Doing the Holiday Season Differently
Posted on December 3, 2009 12:00:00am, by Gerrianne Clare
Are you ready to let go of doing what you think you should do and really do what you want this Holiday season?
For this blog I will use “Christmas” as it is what I know and what all of my expectations are around.
How many of you look forward to the holiday season with a sense of dread? There is so much to do, so many expectations, and so little time that the intention of the season seems to get lost in the mayhem. What I want to offer you here is a chance to do Christmas differently. If you are like many people (moms especially) the desire to have Christmas be an intimate, memorable and family bonding time is very strong. The season is full of anticipation and expectations as planning begins early and holiday wishes are expressed.
In my last blog “Are Shoulds Running Your Life?” I outlined a series of questions you could ask yourself to help you develop awareness as what is true for you. In this blog, I would like to go through these questions around a specific expectation I have for myself around Christmas. It is something that I grapple with every year. “I should have lots of Christmas baking in the freezer so there is a ready supply when the kids come home for Christmas and when friends stop in over the holidays”.
I am going to go through the questions that I posted last time and write out my journey as I come to discover what is really true for me. For you, when you read this, ask yourself if there are traditions or expectations around this time of the year that you struggle with completing. The questions are posted in bold and my thoughts are in text below.
- Make note of how many times you say "I should" throughout your day.
When it comes to the idea of Christmas baking, I know that I have “shoulds” that sit below the surface of my consciousness. Now that I am writing about this, it is in my awareness. Some of my thoughts are that “I should do this to keep the tradition alive, to show my family I want to do this for them, to treat us etc.”
- Notice how you feel when you say "I should"?
When I say “I should” do all of this Christmas baking I feel a little hypocritical. I know it is not good for you. There is so much sugar and fat which add a huge number of empty calories to an already overloaded system. Christmas already has a lot more eating than at other times of the year. I am so much better when this stuff is not in the house because I snack on it way too much. When it is there, I often find it hard to resist. I heard the other day that the average weight gain over Christmas can be up to 5 pounds.
Since I eliminated gluten from my diet about 4 months ago I have not had the urge to eat many sweets so it could be an interesting exercise having it around. I certainly do not feel excited or energized by thinking I should be doing the Christmas baking. I feel a small sense of dread at “needing to do this”. It will be interesting to see what my kids say when they read this.
- Why am I doing what I am doing (Christmas baking)?

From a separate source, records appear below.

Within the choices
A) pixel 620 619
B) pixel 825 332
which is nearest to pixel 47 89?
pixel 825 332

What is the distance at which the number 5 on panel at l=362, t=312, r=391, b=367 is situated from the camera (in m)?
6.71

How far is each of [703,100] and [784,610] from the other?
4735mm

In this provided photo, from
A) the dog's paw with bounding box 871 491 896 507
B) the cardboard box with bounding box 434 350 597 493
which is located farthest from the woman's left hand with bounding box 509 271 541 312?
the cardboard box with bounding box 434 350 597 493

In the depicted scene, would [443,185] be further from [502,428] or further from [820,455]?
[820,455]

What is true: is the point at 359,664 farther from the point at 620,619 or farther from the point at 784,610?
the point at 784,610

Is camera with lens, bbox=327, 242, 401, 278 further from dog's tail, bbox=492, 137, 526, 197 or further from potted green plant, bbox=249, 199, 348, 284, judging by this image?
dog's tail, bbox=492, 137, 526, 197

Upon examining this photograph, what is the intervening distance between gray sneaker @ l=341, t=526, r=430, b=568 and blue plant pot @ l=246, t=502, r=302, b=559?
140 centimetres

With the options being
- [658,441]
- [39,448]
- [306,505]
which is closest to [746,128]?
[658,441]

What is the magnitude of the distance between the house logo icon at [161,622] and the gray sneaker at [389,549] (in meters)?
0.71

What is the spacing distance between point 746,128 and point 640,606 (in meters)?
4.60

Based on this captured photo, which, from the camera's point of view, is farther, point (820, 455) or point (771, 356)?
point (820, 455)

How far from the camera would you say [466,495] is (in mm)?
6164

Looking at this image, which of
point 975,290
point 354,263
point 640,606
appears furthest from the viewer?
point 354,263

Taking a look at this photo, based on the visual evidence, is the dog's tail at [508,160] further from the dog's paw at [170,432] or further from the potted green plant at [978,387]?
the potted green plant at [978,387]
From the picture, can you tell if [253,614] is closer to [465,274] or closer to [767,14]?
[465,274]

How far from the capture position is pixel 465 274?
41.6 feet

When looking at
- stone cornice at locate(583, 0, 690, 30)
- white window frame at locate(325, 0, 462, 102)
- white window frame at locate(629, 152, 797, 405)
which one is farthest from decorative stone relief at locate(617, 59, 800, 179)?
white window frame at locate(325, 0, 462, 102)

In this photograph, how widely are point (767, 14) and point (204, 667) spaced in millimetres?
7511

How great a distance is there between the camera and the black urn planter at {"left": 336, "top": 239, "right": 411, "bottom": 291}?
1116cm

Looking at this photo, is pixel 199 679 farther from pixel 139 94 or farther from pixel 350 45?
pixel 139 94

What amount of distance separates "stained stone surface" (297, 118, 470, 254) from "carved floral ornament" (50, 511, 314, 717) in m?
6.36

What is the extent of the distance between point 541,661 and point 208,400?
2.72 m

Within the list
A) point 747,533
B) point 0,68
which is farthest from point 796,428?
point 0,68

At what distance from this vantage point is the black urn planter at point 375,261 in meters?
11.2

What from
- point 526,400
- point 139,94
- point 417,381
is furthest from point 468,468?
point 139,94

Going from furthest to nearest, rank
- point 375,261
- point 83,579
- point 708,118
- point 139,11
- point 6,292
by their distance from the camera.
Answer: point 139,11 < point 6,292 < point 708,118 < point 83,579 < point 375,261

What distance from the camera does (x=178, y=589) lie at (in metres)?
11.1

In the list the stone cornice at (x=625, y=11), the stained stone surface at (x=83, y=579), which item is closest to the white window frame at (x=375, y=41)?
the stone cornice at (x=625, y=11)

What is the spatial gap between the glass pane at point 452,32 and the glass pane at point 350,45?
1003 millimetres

Am I doing this because I want to?
This is an interesting question. Here are my thoughts. There is a part of me that is doing it because I do want to preserve the tradition of having great goodies in the freezer at Christmas. That is what is expected from me from my family. I also see that I have really pared this down over the past couple of years. I have a few standby goodies that I make that are favorites. Yet, it feels like a bit of a chore and way too much food to have in the house. I have noticed that when the children leave to go home (2 out of the 3 live away from home), I have to make sure I send home the leftover baking with them because otherwise it sits in the freezer and just adds to our (my husband’s and my) waists.
What do I really want?
I want to have a healthier Christmas without all of the butter and sugar and excess food. I want to start a tradition of creating healthy, gourmet meals that we prepare as a family and focus on quality time with family and friends.
Am I doing this (Christmas baking) because I need to?
Certainly not, if anything, I need to not do it to keep my family and me healthy.
Am I doing this because someone else expects it of me?
Absolutely! To tell the truth, I think that I am going to get a lot of flack from my kids and husband about not wanting to do any Christmas baking. What I find is interesting is that the baking hardly gets consumed. There is so much other food to eat, that we rarely eat the sweets. We sometimes have an excellent meal and a nice dessert that there is no desire for any baking.
Do I even know why I am Christmas baking?
If the truth be told, I am doing it because of tradition and it is what is expected at this time of year.
Now the question is – What do I really want?
I mentioned earlier that I would like to start a tradition of creating great gourmet meals that we prepare as a family and focus on the quality time during this process. My challenge will be to stay true to what I want and to communicate this in a way that also honors what my family wants.
What I really want is quality family time and the experience of being and doing things together. If the family wants to have some baking in the house, I can do that with them when they come home for the holidays and have some fun time together. I can let the expectation go that it is all up to me to meet their desires. The rest of the family can also ask for what they want and work towards that goal.
I am interested to hear your thoughts about this and how you navigate your way through Christmas expectations.
Take care and I will blog with you later.